Collected data entries

+---+

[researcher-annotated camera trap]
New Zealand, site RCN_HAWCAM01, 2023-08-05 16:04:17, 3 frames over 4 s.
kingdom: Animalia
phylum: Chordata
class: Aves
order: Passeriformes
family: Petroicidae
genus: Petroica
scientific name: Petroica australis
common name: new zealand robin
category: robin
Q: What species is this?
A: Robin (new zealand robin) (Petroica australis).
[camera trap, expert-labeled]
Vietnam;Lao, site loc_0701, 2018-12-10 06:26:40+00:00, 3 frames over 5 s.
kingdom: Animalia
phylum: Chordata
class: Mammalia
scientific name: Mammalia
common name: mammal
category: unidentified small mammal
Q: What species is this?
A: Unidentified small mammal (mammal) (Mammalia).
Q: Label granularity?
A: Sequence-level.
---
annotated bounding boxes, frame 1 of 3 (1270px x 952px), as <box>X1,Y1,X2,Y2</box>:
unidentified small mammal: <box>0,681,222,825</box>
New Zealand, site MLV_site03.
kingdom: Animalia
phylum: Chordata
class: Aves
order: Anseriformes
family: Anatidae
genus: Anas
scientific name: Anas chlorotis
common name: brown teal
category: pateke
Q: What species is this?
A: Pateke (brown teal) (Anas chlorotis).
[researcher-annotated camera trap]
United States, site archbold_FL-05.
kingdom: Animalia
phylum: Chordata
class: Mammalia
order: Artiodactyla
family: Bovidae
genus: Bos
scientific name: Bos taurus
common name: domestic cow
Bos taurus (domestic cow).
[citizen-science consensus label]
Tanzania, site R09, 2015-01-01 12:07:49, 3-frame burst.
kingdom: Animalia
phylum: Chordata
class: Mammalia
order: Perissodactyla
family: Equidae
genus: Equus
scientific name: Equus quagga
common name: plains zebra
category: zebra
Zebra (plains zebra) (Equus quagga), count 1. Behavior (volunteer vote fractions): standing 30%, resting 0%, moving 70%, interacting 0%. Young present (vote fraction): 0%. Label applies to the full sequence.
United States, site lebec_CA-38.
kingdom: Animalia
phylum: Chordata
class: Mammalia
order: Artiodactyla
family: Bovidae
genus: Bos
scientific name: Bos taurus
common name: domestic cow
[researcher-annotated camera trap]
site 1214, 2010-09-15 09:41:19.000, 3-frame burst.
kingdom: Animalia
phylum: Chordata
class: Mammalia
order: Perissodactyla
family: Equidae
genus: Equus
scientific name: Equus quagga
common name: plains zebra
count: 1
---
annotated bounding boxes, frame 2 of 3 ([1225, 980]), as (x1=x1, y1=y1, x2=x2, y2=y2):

+---+

[EXERCISE GOAL]
Restate each record above word for word.

[TASK OUTPUT]
[researcher-annotated camera trap]
New Zealand, site RCN_HAWCAM01, 2023-08-05 16:04:17, 3 frames over 4 s.
kingdom: Animalia
phylum: Chordata
class: Aves
order: Passeriformes
family: Petroicidae
genus: Petroica
scientific name: Petroica australis
common name: new zealand robin
category: robin
Q: What species is this?
A: Robin (new zealand robin) (Petroica australis).
[camera trap, expert-labeled]
Vietnam;Lao, site loc_0701, 2018-12-10 06:26:40+00:00, 3 frames over 5 s.
kingdom: Animalia
phylum: Chordata
class: Mammalia
scientific name: Mammalia
common name: mammal
category: unidentified small mammal
Q: What species is this?
A: Unidentified small mammal (mammal) (Mammalia).
Q: Label granularity?
A: Sequence-level.
---
annotated bounding boxes, frame 1 of 3 (1270px x 952px), as <box>X1,Y1,X2,Y2</box>:
unidentified small mammal: <box>0,681,222,825</box>
New Zealand, site MLV_site03.
kingdom: Animalia
phylum: Chordata
class: Aves
order: Anseriformes
family: Anatidae
genus: Anas
scientific name: Anas chlorotis
common name: brown teal
category: pateke
Q: What species is this?
A: Pateke (brown teal) (Anas chlorotis).
[researcher-annotated camera trap]
United States, site archbold_FL-05.
kingdom: Animalia
phylum: Chordata
class: Mammalia
order: Artiodactyla
family: Bovidae
genus: Bos
scientific name: Bos taurus
common name: domestic cow
Bos taurus (domestic cow).
[citizen-science consensus label]
Tanzania, site R09, 2015-01-01 12:07:49, 3-frame burst.
kingdom: Animalia
phylum: Chordata
class: Mammalia
order: Perissodactyla
family: Equidae
genus: Equus
scientific name: Equus quagga
common name: plains zebra
category: zebra
Zebra (plains zebra) (Equus quagga), count 1. Behavior (volunteer vote fractions): standing 30%, resting 0%, moving 70%, interacting 0%. Young present (vote fraction): 0%. Label applies to the full sequence.
United States, site lebec_CA-38.
kingdom: Animalia
phylum: Chordata
class: Mammalia
order: Artiodactyla
family: Bovidae
genus: Bos
scientific name: Bos taurus
common name: domestic cow
[researcher-annotated camera trap]
site 1214, 2010-09-15 09:41:19.000, 3-frame burst.
kingdom: Animalia
phylum: Chordata
class: Mammalia
order: Perissodactyla
family: Equidae
genus: Equus
scientific name: Equus quagga
common name: plains zebra
count: 1
---
annotated bounding boxes, frame 2 of 3 ([1225, 980]), as (x1=x1, y1=y1, x2=x2, y2=y2):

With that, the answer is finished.